■ Excerpted passage ■
==*==

Susan Granger’s review of “Waiting for Lightning” (Samuel Goldwyn Films)

 

While intrepid skateboarder Danny Way made a spectacular jump over the Great Wall of China back in 2005, Jacob Rosenberg’s promotional documentary focuses far more on his acumen as a technical innovator and marketing expert.

Like many extreme sports stars, Danny Way had a difficult childhood. Born in 1974, he grew up in Vista, north of San Diego in Southern California. His father died during a short stint in jail as his mother was waging a battle against drug and alcohol addiction. During the brief period that he was married to Way’s hippie mother, his stepfather instilled his love for skateboarding. And, later, his mentor, Mike Ternasky, died in a car accident. Nothing, however, deterred Way’s tenacious determination to become a ‘gnarly’ pioneer and excel at his chosen vocation.

According to Way, “It’s all in your head; you just gotta spend time on it.”

A longtime friend, writer/director Jacob Rosenberg concentrates primarily on Way’s preparations for making his awe-inspiring leaps, including stunts on his patented MegaRamp.  Way once aced jumping out of a helicopter onto a skate ramp. But there were problems. In China, for example, the rickety original ramp caused him to crash in a test run, winding up in a hospital because of his injuries.  After that was corrected and before he made the enormous 65-foot leap in China, his mother gave him his stepfather’s ashes for inspiration.

What’s most egregiously missing is any personal insight into or commentary by Danny Way, who is only reverentially glimpsed in archival footage. Friends, family and colleagues, like fellow boarder Tony Hawk, daredevil Travis Pastrana and surfer Laird Hamilton, talk about him – but Way remains an enigma, except to endorse DV Shoes, the company owned by his mother Mary and brother Damon, which becomes one of the film’s prime financial endorsements.

On the Granger Movie Gauge of 1 to 10, “Waiting for Lightning” is a high-flying 5, a fantastically visual diversion for aspiring skateboarders.

==*==

■ What to do ■
**1)** According to the film review, in what year did Danny Way jump over the Great Wall of China?
**2)** Print the portion of the film review between "What’s most egregiously" and "for aspiring skateboarders.", inclusive.
The data have no connection to the film review.

■ Extracted information ■

==*==

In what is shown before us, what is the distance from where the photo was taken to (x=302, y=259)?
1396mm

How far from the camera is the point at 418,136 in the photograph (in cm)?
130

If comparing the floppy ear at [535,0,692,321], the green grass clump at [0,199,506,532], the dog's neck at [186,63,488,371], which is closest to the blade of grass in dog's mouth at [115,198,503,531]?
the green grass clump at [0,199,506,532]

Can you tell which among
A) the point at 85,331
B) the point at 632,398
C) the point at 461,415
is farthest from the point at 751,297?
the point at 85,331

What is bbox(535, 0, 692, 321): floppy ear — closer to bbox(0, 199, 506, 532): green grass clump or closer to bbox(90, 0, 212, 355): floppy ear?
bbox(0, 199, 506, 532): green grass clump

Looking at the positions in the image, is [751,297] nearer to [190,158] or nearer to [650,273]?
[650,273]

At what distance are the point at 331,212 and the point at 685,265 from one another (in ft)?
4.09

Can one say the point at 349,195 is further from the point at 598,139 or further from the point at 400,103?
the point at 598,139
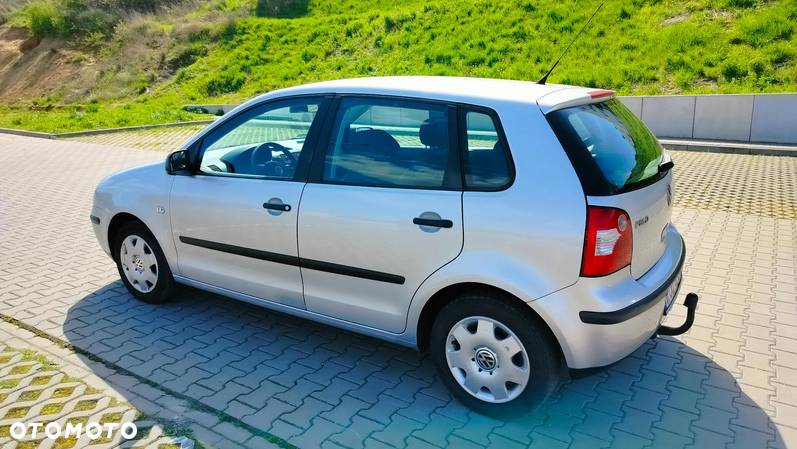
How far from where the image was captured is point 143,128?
1742cm

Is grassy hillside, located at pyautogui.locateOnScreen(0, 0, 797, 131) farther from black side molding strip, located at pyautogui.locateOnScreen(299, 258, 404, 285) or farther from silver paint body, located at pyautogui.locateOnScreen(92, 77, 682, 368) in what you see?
black side molding strip, located at pyautogui.locateOnScreen(299, 258, 404, 285)

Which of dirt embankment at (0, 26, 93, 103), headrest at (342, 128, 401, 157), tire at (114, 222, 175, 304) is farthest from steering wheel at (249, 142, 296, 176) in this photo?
dirt embankment at (0, 26, 93, 103)

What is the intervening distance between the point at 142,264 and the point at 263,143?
1.41 m

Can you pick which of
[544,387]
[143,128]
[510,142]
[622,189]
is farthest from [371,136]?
[143,128]

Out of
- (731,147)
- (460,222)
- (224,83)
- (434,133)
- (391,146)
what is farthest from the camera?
(224,83)

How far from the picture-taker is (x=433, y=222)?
312 centimetres

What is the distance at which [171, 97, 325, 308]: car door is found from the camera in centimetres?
370

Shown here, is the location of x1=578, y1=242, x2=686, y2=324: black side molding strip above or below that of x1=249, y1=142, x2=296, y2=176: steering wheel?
below

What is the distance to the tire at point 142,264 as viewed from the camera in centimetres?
454

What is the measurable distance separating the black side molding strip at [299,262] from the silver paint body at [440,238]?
0.03 metres

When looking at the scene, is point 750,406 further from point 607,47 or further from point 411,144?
point 607,47

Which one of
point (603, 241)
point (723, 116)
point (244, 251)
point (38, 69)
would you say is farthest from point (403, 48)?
point (38, 69)

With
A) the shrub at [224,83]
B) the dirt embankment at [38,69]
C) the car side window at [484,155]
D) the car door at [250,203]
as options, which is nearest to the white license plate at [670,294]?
the car side window at [484,155]

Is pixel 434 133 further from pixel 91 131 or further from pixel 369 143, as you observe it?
pixel 91 131
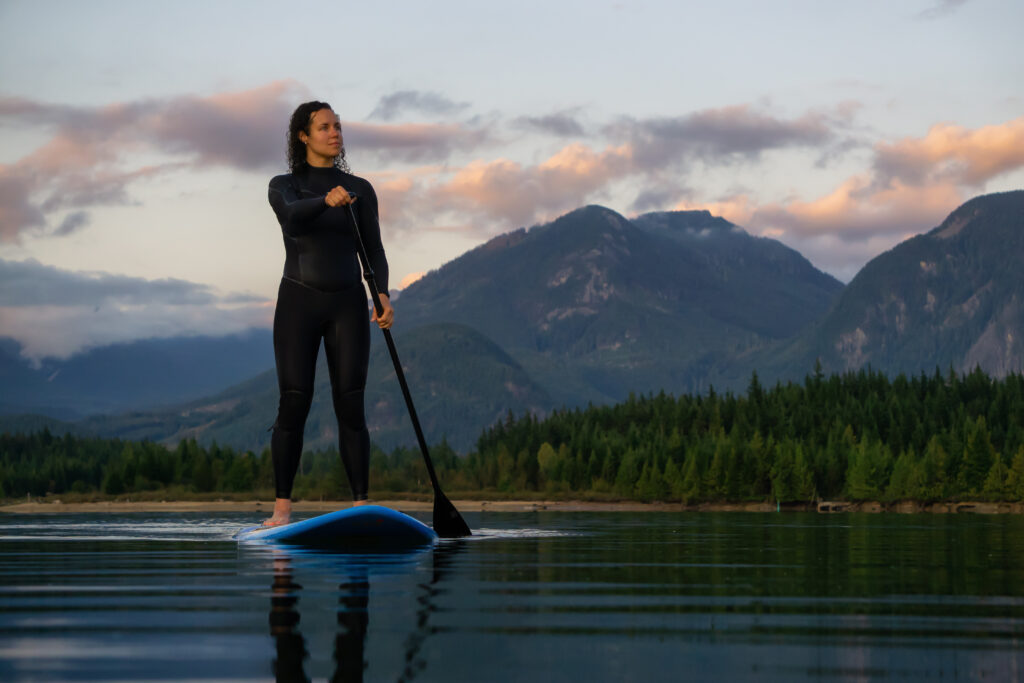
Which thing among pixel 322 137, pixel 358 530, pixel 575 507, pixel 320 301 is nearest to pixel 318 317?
pixel 320 301

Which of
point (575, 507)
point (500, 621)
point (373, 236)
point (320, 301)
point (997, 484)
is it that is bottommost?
point (575, 507)

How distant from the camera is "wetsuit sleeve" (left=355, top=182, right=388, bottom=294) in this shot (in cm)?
2080

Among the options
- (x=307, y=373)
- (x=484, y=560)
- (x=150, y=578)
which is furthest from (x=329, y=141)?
(x=150, y=578)

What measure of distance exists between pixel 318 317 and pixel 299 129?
10.2 ft

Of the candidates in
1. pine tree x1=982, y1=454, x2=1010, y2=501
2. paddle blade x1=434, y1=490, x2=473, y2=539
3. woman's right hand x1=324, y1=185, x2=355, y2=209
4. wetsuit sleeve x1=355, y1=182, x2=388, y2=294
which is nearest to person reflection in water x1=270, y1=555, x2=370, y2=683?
woman's right hand x1=324, y1=185, x2=355, y2=209

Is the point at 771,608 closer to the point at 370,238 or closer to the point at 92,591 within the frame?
the point at 92,591

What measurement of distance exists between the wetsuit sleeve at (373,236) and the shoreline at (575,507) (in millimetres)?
140024

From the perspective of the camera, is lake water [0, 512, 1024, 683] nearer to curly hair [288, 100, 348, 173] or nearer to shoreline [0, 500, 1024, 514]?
curly hair [288, 100, 348, 173]

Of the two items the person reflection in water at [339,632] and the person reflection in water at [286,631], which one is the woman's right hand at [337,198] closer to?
the person reflection in water at [286,631]

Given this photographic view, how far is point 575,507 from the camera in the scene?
188625mm

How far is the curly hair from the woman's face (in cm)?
7

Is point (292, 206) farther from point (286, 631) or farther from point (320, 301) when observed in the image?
point (286, 631)

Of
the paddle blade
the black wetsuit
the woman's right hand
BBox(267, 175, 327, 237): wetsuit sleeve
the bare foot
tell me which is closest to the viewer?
the woman's right hand

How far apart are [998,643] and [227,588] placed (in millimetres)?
6432
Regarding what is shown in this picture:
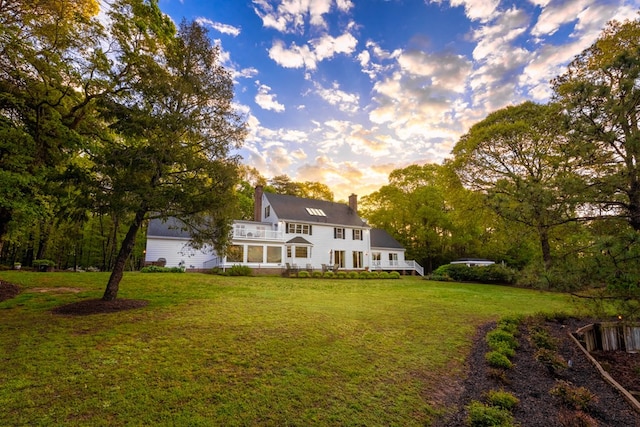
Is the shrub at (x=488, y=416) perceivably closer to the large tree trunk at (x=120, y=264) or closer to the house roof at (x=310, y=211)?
the large tree trunk at (x=120, y=264)

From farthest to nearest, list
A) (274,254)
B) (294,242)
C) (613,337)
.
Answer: (294,242) < (274,254) < (613,337)

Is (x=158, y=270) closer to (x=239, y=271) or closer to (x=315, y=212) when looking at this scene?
(x=239, y=271)

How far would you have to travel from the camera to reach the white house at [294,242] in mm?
20677

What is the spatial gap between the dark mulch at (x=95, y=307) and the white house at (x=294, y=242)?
35.2 feet

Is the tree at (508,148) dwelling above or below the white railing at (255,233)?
above

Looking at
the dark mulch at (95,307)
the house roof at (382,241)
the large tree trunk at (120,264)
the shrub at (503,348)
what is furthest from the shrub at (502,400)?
the house roof at (382,241)

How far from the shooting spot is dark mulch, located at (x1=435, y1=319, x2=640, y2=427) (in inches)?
152

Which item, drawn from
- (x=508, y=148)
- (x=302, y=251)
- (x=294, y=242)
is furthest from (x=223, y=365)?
(x=302, y=251)

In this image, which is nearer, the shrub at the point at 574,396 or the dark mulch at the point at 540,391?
the dark mulch at the point at 540,391

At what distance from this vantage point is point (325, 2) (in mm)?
10750

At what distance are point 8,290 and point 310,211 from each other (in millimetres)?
20223

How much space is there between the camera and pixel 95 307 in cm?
724

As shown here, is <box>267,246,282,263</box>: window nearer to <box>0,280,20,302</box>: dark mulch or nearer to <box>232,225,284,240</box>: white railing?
<box>232,225,284,240</box>: white railing

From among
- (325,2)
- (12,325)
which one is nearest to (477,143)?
(325,2)
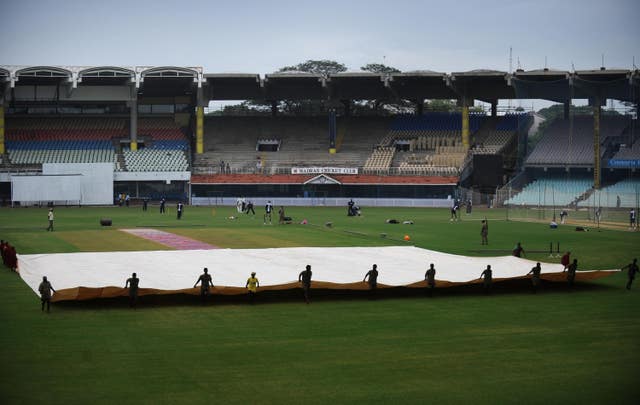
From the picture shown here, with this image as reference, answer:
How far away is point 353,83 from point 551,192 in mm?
29200

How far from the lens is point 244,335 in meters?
21.1

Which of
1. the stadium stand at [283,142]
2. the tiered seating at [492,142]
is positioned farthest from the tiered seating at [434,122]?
the tiered seating at [492,142]

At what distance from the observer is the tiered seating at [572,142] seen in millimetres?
87938

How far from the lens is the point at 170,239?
47094 millimetres

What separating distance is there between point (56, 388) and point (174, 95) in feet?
295

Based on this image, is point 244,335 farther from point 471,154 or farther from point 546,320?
point 471,154

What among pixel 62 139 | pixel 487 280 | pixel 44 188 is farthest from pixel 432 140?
pixel 487 280

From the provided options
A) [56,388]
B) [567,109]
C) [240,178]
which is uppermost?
[567,109]

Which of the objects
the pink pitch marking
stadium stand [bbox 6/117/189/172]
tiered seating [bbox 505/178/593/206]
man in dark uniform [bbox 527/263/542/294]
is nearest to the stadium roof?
stadium stand [bbox 6/117/189/172]

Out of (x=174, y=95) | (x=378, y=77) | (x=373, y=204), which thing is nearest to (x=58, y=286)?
(x=373, y=204)

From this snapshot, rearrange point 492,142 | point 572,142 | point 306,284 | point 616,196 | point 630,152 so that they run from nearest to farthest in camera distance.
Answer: point 306,284 → point 616,196 → point 630,152 → point 572,142 → point 492,142

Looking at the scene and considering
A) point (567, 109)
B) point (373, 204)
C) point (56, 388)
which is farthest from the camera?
point (567, 109)

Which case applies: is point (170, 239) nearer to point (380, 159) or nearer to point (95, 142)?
point (380, 159)

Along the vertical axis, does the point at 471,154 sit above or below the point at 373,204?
above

==*==

■ Set of answers ■
**1)** 2005

**2)**
What’s most egregiously missing is any personal insight into or commentary by Danny Way, who is only reverentially glimpsed in archival footage. Friends, family and colleagues, like fellow boarder Tony Hawk, daredevil Travis Pastrana and surfer Laird Hamilton, talk about him – but Way remains an enigma, except to endorse DV Shoes, the company owned by his mother Mary and brother Damon, which becomes one of the film’s prime financial endorsements.

On the Granger Movie Gauge of 1 to 10, “Waiting for Lightning” is a high-flying 5, a fantastically visual diversion for aspiring skateboarders.